Using Google Desktop 3 for Enterprise, PC users will also need to have administrative permissions to introduce the technology on their devices, a responsibility that few companies are willing to hand out to most employees in the current era of widely distributed malicious software programs and viruses.
“Google wants to give enterprises maximum control over how this product is used and employed within the corporate environment,” Boralv said. “On flip side, for consumers, as a service provider we want to be as up-front and transparent as possible about how the data is treated, and they are forced to go through many steps, and agree to policies before using [Desktop Search]; our goal isnt to trick anyone.”
Despite Googles promise of having the best intentions, some industry analysts have recommended that companies avoid Search Across Computers altogether.
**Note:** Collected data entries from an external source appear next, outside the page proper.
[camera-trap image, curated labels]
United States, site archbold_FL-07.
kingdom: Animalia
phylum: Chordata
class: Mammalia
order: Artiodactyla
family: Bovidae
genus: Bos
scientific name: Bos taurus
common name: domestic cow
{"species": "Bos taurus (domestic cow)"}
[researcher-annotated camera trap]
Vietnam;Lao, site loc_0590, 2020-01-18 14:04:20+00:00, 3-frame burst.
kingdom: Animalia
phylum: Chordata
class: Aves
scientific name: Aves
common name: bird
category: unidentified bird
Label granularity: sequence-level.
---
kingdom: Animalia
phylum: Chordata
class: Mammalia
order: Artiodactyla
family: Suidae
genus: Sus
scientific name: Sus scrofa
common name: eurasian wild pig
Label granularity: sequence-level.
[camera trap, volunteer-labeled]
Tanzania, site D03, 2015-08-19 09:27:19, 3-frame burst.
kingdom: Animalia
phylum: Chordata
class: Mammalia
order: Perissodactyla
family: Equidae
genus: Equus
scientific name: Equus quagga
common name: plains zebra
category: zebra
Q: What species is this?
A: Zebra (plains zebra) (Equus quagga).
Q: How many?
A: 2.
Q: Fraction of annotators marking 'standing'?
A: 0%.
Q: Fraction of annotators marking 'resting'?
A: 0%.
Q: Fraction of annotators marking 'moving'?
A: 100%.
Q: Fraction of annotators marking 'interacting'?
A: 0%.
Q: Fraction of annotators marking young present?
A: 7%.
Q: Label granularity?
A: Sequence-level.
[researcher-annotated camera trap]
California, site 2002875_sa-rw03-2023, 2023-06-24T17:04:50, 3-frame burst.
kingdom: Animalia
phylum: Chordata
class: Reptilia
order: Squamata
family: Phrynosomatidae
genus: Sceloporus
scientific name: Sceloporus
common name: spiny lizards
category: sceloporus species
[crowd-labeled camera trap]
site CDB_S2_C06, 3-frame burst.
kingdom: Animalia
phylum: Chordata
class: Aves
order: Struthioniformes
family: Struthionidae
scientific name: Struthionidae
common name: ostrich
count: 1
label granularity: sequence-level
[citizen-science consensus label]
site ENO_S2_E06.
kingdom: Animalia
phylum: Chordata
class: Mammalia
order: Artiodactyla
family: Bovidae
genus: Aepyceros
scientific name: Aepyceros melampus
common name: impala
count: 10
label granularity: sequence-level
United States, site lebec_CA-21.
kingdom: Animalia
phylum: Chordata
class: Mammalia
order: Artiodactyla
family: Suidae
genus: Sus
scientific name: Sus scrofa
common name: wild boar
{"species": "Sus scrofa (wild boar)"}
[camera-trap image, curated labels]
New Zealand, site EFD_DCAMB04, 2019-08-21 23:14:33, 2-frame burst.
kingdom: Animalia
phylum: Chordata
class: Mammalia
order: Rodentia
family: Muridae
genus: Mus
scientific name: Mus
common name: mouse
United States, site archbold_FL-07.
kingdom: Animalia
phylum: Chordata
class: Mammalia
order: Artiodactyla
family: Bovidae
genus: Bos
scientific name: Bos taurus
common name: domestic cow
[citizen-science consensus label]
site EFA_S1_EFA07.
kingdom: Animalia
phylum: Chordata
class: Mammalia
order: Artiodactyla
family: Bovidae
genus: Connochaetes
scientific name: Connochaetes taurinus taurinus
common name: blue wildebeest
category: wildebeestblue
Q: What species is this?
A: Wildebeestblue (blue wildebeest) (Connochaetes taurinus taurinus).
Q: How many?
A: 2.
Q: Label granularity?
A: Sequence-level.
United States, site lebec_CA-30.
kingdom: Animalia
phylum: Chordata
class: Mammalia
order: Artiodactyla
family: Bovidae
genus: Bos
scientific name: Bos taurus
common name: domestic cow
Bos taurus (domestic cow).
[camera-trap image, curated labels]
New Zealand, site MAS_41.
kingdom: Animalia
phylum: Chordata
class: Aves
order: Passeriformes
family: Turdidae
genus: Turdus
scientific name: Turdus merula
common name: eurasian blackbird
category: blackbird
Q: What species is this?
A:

In a research note published this week, Whit Andrews, an analyst with Gartner, based in Stamford, Conn., labeled the feature as “a convenience that brings with it a certain degree of risk.”
Further identifying Search Across Computers as a “unacceptable security risk to many enterprises” largely because workers are likely to use the technology improperly and mistakenly share proprietary information, Andrews recommended that companies using Desktop Search 3 should immediately disable the feature and make sure that they have protected any information from being sent out onto Googles Web servers.
Advocate organizations such as the EFF remain far more incensed by the tool, and pointed to Googles recent admission that it agreed to cooperate with the U.S. federal government by allowing law enforcement officials access to users search histories as proof that the company does not respect individuals privacy.
As a result, people who dont understand the implications of Search Across Computers could have their data exposed unintentionally, EFF said.
“This Google product highlights a key privacy problem in the digital age,” Cindy Cohn, EFFs legal director, said in a statement. “Many Internet innovations involve storing personal files on a service providers computer, but under outdated laws, consumers who want to use these new technologies have to surrender their privacy rights.
“If Google wants consumers to trust it to store copies of personal computer files, e-mails, search histories and chat logs, it should stand with EFF and demand that Congress update the privacy laws to better reflect life in the wired world,” Cohn said.